Document excerpt.
-------------------------
The fact is that wherever there is a conflict of any kind, one part of us is censoring the other. Let us say a person is planted on a sofa and she wants to move, but at the same time she’s comfortable. A discussion could go on endlessly. One part says, “Why leave the sofa and go back to what you already have had too much of?” And the other, “Why shouldn’t you leave the sofa?—there are things to be done!” There’s a debate, and one part is censoring the other.
The reason I call what I just read nonsense is that with Freud there was a feeling that the only thing doing the censoring was what can be called the organ of severe society, the respectable thing—the “superego.”
Also Objecting
It happens that the primitive thing is also objecting. Let us say the girl did leave the sofa, will be attending some function, and wants to be garbed in the very best fashion—and another part of her says, “Why do you have to dress up for those people?” There’s an inter-censoring. Severity is censored by the careless. It’s not just one way. The opposites censor each other if they’re not working for the same purpose. This inter-censoring is the big thing in conflict.
When, in keeping with Freud, the censor part is seen only as coming from the superego, then the thing that talks back—that says, “Why can’t I do it? Who’s going to stop me?!”—would be that which is not the superego. But phrases like “Why can’t I do it? Who’s going to stop me?” are a censoring of the palace guard, just as boys can go past Buckingham Palace and even thumb their nose, at least these days, at the guard.
The censorship is on both sides, and here it’s presented as if the primitive didn’t do any censoring. If a farmer says to himself when he thinks perhaps of reading something, “Why should I bother with all that reading?,” he is censoring the part that wants to read. Everything in oneself censors the other things. And an individual censors other individuals and the world itself.
-------------------------
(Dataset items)
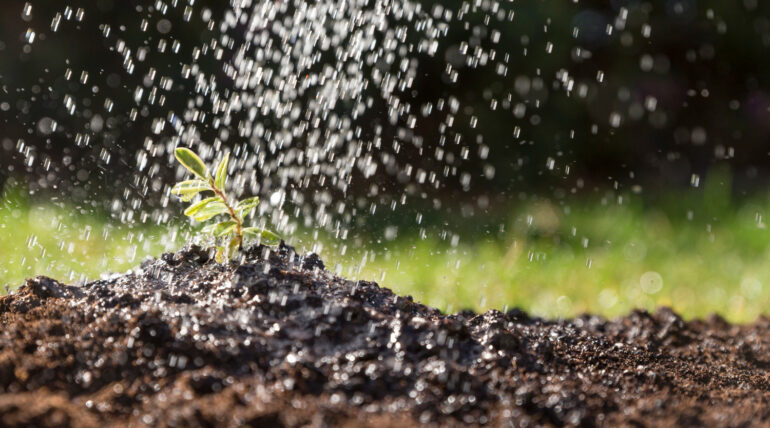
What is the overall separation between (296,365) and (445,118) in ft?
15.3

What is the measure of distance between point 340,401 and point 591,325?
156 cm

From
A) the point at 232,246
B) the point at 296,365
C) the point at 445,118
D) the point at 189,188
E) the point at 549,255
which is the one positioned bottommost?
the point at 296,365

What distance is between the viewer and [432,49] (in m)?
5.63

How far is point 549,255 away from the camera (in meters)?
4.15

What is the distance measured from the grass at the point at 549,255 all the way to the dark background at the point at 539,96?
798 millimetres

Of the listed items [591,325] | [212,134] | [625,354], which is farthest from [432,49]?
[625,354]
-------------------------
What is being asked.
In the excerpt on censorship, what was felt, with Freud, to be the only thing doing the censoring? Rely only on the excerpt on censorship.

The answer.
The superego, described as the organ of severe society, the respectable thing.